start EXCERPTED RECORDS
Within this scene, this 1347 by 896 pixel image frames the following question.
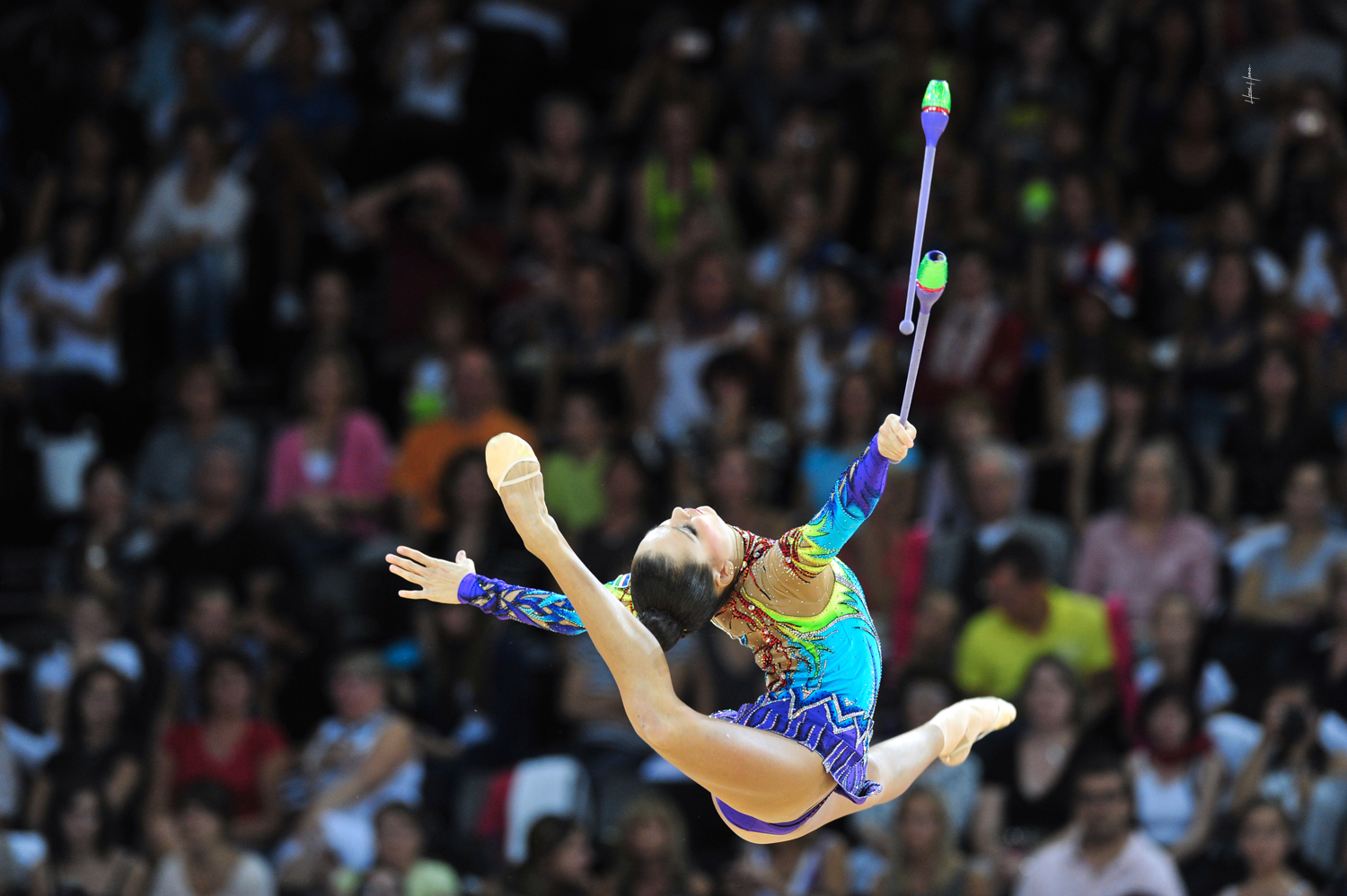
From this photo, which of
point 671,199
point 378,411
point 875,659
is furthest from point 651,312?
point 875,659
end EXCERPTED RECORDS
→ PROBLEM STATEMENT
Extract every line of text from each entry above, copying each one verbatim and leaving out the pictures.

→ TASK ANSWER
Within this scene, this 1347 by 896 pixel image frames the following question.
From this photo, which of
point 671,199
point 378,411
point 875,659
is furthest from point 651,312?
point 875,659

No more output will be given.